Which lines in the records contain the string "instances"? Pick out each one and copy it.

▬▬▬▬▬▬

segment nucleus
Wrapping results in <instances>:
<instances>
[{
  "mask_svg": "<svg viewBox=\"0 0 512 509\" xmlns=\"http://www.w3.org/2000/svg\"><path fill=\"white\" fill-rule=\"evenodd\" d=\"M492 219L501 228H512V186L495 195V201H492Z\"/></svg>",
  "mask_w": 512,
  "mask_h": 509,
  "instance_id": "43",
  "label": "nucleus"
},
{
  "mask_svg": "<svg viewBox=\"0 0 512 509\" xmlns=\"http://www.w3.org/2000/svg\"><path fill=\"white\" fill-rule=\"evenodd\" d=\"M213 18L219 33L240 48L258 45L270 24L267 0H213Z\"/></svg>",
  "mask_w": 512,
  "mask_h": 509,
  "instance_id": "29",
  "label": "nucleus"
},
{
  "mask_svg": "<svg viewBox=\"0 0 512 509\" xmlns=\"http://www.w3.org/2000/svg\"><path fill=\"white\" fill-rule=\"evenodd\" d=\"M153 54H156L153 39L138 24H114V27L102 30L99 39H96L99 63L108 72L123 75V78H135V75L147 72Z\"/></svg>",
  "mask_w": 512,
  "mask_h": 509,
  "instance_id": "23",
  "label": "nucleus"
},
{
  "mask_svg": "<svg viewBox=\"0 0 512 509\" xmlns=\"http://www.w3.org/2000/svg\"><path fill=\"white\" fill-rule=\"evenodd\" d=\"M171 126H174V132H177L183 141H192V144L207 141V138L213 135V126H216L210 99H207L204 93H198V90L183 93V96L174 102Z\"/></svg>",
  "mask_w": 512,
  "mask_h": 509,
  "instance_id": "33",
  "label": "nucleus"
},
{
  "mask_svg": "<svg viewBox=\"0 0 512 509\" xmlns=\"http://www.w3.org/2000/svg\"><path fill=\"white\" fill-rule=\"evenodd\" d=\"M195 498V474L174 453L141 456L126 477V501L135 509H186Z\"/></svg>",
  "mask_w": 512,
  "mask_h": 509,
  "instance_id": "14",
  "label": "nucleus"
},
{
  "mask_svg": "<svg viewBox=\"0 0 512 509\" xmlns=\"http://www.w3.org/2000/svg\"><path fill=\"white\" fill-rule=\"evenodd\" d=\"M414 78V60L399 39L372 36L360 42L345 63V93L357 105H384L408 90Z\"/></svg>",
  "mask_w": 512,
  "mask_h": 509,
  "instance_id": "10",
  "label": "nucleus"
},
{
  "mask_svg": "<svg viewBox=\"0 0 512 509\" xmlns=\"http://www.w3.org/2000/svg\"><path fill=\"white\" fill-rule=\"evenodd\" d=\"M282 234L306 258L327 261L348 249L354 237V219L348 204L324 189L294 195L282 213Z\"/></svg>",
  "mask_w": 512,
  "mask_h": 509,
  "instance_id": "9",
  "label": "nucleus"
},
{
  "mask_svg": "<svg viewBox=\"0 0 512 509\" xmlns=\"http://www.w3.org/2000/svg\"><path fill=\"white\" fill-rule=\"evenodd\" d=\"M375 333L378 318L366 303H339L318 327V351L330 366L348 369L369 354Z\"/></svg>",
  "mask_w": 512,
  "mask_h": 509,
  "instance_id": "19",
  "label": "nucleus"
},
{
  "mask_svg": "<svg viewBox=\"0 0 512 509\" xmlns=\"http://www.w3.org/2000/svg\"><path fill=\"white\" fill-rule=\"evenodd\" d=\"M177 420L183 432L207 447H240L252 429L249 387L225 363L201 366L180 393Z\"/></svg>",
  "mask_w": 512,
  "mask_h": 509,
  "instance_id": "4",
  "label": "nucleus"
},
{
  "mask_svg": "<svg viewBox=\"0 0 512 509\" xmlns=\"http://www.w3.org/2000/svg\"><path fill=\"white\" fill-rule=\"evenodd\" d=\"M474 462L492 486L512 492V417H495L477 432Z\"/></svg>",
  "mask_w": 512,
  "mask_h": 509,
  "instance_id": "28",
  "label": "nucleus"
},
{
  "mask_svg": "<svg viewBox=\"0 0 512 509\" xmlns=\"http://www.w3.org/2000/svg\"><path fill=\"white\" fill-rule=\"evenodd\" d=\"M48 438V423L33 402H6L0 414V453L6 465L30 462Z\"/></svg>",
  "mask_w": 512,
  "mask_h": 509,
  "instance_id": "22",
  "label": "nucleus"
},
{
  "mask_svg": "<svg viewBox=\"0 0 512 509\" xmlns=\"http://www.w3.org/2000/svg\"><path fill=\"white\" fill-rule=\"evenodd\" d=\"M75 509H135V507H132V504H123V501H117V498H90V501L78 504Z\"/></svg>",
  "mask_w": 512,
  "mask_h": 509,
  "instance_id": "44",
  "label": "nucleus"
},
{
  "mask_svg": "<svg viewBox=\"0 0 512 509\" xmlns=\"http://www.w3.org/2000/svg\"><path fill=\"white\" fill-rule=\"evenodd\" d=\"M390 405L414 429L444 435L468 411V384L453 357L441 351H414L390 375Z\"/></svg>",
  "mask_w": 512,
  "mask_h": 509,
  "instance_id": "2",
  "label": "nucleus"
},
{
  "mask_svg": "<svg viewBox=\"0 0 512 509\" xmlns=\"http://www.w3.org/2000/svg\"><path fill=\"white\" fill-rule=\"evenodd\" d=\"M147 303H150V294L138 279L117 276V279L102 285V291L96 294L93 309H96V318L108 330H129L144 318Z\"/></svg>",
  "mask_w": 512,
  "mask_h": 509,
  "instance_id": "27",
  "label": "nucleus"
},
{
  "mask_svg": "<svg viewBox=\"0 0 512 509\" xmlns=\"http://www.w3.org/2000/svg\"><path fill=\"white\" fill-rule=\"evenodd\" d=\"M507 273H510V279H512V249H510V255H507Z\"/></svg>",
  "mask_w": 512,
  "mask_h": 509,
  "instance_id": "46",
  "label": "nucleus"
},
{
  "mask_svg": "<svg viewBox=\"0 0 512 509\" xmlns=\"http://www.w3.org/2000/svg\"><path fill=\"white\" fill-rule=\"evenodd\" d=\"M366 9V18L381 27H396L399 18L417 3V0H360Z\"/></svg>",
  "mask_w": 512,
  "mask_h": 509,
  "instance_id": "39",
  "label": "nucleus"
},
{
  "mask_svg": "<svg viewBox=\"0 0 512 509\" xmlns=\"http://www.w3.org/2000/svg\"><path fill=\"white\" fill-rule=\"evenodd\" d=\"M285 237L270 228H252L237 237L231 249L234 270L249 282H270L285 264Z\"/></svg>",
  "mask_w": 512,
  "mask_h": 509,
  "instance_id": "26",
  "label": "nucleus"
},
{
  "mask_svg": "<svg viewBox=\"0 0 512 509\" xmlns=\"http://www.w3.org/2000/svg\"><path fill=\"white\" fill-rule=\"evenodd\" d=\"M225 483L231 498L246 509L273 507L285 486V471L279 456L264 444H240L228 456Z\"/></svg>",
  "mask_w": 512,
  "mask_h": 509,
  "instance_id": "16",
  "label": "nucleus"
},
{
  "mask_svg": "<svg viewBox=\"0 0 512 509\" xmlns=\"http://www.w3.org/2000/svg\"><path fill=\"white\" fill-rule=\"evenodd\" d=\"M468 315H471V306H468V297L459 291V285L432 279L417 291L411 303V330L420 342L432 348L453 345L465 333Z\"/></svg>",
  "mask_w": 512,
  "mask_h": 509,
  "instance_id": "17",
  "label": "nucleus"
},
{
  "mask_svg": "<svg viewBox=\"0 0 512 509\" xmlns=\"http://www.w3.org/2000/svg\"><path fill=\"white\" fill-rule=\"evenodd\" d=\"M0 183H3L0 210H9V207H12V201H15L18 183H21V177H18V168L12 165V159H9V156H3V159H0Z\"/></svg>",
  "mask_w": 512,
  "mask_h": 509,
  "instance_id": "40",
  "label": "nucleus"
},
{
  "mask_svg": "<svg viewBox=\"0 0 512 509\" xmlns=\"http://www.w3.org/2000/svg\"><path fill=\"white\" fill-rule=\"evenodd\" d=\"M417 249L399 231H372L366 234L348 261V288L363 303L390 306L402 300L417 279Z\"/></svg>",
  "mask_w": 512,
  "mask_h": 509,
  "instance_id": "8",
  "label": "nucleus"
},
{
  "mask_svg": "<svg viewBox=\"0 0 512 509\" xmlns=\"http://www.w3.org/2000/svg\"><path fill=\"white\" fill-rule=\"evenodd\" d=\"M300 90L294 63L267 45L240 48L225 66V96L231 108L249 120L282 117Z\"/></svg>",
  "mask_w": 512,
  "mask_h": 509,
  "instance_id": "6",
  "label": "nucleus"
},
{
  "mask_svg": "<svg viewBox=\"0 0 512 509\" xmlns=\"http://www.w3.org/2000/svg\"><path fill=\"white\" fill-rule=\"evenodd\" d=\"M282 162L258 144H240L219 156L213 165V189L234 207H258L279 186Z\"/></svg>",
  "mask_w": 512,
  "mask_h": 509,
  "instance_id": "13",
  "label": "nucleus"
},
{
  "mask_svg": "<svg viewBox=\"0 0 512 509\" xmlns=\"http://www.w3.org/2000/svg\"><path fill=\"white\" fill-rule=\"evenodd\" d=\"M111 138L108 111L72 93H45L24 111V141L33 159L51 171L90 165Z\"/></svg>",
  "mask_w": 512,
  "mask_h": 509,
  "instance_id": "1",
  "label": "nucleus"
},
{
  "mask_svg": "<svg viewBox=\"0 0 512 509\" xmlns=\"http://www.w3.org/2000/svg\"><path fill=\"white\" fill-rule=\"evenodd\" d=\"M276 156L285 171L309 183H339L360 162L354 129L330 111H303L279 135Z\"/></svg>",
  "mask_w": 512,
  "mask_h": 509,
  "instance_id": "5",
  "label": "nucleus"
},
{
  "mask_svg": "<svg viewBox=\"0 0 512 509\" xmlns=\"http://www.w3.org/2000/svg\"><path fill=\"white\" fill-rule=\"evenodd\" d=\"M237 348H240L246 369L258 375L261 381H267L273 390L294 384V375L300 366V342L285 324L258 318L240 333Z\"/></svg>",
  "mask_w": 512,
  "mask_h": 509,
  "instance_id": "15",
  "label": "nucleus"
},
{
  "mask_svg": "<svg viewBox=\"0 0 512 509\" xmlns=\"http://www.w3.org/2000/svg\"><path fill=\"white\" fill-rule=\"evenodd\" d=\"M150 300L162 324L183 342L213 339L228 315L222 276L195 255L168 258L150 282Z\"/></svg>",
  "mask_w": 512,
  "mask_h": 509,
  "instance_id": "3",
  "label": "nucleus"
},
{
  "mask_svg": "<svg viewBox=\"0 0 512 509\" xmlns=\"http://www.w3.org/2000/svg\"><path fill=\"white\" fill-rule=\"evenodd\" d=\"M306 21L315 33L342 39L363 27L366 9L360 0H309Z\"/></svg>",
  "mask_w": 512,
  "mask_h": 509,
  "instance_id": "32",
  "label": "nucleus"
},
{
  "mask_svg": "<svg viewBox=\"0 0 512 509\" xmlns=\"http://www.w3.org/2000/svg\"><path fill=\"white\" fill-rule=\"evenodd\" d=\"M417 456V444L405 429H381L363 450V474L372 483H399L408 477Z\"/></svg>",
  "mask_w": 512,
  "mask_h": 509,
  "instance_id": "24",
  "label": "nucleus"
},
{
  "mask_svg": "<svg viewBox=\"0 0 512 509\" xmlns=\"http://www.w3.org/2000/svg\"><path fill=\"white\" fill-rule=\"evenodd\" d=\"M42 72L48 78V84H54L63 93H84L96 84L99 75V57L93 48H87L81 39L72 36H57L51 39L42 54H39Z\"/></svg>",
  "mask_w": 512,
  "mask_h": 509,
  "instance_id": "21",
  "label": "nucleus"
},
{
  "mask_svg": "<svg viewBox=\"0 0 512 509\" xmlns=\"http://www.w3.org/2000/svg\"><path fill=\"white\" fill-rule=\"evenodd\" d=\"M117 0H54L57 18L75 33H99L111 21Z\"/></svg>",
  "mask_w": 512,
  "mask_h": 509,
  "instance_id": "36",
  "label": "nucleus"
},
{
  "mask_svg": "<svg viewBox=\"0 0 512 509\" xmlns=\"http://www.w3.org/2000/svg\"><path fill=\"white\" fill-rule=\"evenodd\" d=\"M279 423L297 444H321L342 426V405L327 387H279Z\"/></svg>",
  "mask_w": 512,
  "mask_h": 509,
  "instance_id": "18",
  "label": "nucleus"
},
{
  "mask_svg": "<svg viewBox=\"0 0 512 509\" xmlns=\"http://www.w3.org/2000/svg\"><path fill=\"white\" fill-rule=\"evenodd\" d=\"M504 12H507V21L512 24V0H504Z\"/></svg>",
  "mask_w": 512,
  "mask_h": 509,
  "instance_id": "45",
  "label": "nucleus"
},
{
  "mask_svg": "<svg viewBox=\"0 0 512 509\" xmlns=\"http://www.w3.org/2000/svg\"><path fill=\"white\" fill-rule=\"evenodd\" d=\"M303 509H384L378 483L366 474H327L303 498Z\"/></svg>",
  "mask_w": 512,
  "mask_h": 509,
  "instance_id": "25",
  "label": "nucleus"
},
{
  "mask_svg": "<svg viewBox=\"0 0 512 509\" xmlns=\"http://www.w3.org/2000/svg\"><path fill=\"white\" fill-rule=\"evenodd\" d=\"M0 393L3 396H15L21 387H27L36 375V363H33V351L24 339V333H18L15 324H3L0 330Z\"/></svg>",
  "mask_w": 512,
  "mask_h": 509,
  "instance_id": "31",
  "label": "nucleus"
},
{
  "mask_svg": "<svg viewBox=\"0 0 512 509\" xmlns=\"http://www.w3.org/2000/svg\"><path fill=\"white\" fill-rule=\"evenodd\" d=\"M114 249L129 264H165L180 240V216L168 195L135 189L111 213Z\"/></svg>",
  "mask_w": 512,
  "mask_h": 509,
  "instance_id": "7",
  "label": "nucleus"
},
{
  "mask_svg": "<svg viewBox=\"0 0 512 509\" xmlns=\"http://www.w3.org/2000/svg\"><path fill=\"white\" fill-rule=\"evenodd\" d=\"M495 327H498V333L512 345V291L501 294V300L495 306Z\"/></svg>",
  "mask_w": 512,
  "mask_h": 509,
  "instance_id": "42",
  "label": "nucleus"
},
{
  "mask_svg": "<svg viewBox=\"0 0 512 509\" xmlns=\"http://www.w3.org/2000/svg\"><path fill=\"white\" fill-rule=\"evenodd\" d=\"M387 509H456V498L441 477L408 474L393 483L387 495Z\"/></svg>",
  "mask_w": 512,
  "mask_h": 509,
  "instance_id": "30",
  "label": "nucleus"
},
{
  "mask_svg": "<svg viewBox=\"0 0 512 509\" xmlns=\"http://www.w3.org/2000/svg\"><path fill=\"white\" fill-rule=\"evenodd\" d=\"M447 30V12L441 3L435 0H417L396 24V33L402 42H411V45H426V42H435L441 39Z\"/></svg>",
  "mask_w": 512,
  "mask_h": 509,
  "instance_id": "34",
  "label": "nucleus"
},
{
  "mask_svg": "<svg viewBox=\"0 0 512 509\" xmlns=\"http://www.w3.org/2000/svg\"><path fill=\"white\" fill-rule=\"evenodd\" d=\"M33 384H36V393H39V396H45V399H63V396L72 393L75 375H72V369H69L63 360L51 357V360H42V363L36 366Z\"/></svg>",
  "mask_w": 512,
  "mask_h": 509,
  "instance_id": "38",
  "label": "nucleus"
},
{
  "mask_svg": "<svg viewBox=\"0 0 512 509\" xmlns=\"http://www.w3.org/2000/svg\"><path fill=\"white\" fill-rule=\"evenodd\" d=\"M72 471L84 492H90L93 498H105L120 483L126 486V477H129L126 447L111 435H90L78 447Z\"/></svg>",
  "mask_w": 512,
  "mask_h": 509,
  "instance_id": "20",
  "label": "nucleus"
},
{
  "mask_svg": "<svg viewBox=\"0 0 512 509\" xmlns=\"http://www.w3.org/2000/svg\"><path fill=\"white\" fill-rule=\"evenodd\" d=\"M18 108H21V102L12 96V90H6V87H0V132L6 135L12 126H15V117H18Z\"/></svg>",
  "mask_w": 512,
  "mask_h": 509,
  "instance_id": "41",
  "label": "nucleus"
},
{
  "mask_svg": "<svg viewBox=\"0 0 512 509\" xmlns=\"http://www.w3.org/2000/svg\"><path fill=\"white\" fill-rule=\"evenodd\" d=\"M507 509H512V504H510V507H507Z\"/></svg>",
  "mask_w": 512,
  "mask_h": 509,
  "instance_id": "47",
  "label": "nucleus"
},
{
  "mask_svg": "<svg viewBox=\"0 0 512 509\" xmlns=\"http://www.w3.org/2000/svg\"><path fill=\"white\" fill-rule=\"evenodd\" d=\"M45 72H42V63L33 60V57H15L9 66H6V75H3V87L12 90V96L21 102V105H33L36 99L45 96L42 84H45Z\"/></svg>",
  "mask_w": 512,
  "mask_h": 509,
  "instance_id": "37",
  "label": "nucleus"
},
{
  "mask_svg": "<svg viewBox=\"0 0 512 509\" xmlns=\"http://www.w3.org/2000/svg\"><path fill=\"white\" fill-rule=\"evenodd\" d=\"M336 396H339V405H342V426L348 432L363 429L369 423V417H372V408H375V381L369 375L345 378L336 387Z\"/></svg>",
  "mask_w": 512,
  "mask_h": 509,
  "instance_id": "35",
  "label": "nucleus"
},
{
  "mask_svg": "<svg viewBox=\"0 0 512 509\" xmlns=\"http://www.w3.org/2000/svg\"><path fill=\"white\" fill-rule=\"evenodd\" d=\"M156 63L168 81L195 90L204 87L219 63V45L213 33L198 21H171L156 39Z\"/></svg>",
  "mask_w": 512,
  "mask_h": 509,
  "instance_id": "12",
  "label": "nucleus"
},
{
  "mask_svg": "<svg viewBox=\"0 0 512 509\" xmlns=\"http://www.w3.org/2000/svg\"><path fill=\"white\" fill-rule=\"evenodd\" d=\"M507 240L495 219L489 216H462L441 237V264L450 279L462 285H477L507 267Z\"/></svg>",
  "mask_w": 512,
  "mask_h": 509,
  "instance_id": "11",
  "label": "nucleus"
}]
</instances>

▬▬▬▬▬▬

- **Answer to the task**:
Wrapping results in <instances>:
<instances>
</instances>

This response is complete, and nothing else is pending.